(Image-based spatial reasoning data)
..........
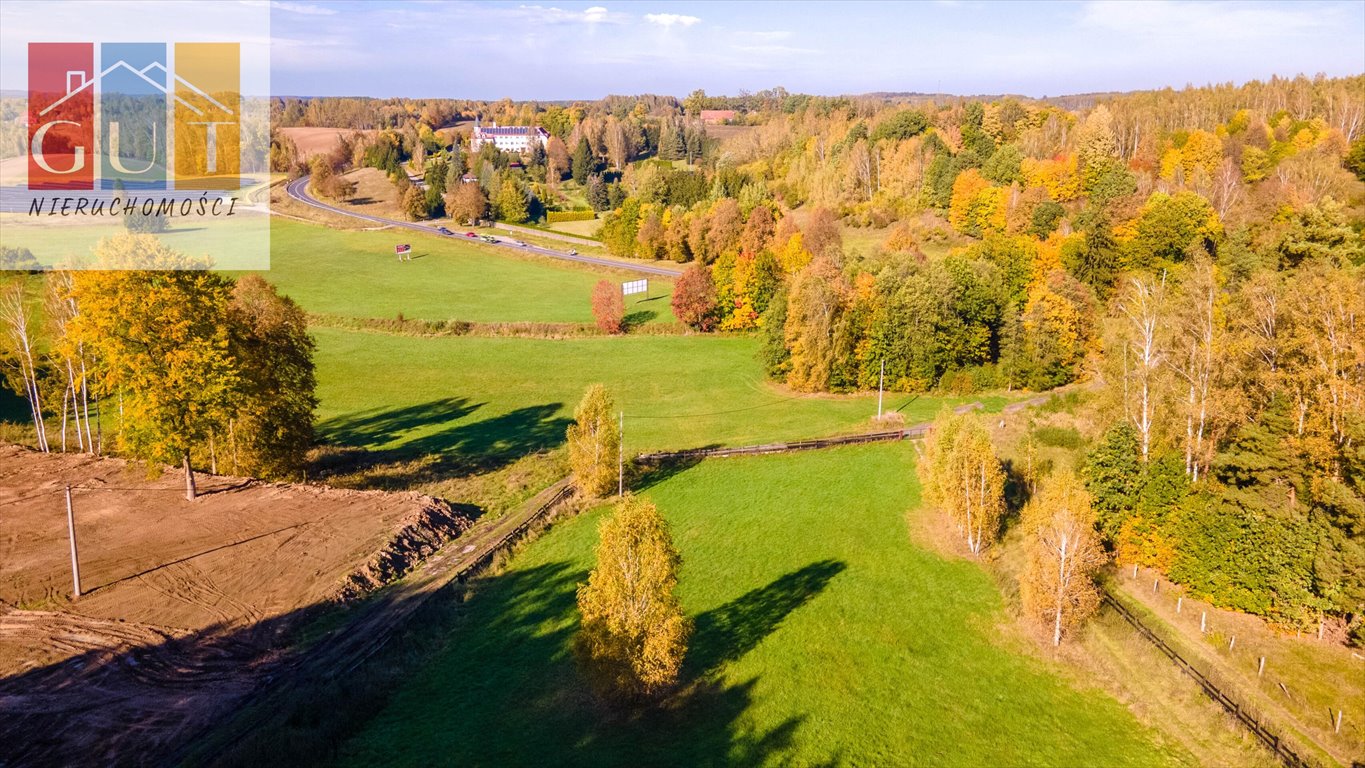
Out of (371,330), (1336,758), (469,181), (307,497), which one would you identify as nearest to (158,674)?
(307,497)

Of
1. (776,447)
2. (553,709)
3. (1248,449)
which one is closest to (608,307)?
(776,447)

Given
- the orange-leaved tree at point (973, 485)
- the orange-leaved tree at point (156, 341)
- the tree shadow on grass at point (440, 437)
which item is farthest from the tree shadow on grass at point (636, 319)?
the orange-leaved tree at point (973, 485)

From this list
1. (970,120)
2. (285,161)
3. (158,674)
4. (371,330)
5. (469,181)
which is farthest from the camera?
(285,161)

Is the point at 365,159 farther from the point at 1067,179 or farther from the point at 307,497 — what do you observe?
the point at 307,497

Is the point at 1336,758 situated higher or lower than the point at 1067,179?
lower

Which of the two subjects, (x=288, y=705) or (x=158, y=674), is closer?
(x=288, y=705)

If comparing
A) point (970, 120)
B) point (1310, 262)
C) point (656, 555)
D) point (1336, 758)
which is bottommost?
point (1336, 758)

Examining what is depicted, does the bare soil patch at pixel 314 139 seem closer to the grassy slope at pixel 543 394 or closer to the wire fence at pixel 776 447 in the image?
the grassy slope at pixel 543 394

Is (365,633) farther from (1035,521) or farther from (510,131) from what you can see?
..........
Render every line of the records above as a numbered list, omitting blank lines. Leave the pictures out.

The output
1. Out of (371,330), (1336,758), (469,181), (307,497), which one would you identify as nearest to (158,674)?
2. (307,497)
3. Of
4. 1. (776,447)
5. 2. (553,709)
6. 3. (1248,449)
7. which one is closest to (608,307)?
8. (776,447)
9. Given
10. - the orange-leaved tree at point (973, 485)
11. - the orange-leaved tree at point (156, 341)
12. - the tree shadow on grass at point (440, 437)
13. which item is farthest from the tree shadow on grass at point (636, 319)?
14. the orange-leaved tree at point (973, 485)
15. From this list
16. 1. (970,120)
17. 2. (285,161)
18. 3. (158,674)
19. 4. (371,330)
20. 5. (469,181)
21. which is farthest from the camera?
22. (285,161)
23. Is the point at 365,159 farther from the point at 1067,179 or farther from the point at 307,497 — what do you observe?
24. the point at 307,497
25. Is the point at 1336,758 situated higher or lower than the point at 1067,179?
26. lower
27. Which of the two subjects, (x=288, y=705) or (x=158, y=674), is closer?
28. (x=288, y=705)
29. If comparing
30. A) point (970, 120)
31. B) point (1310, 262)
32. C) point (656, 555)
33. D) point (1336, 758)
34. which is bottommost?
35. point (1336, 758)
36. Examining what is depicted, does the bare soil patch at pixel 314 139 seem closer to the grassy slope at pixel 543 394 or closer to the wire fence at pixel 776 447 in the image?
37. the grassy slope at pixel 543 394
38. Is (365,633) farther from (1035,521) or farther from (510,131) from what you can see?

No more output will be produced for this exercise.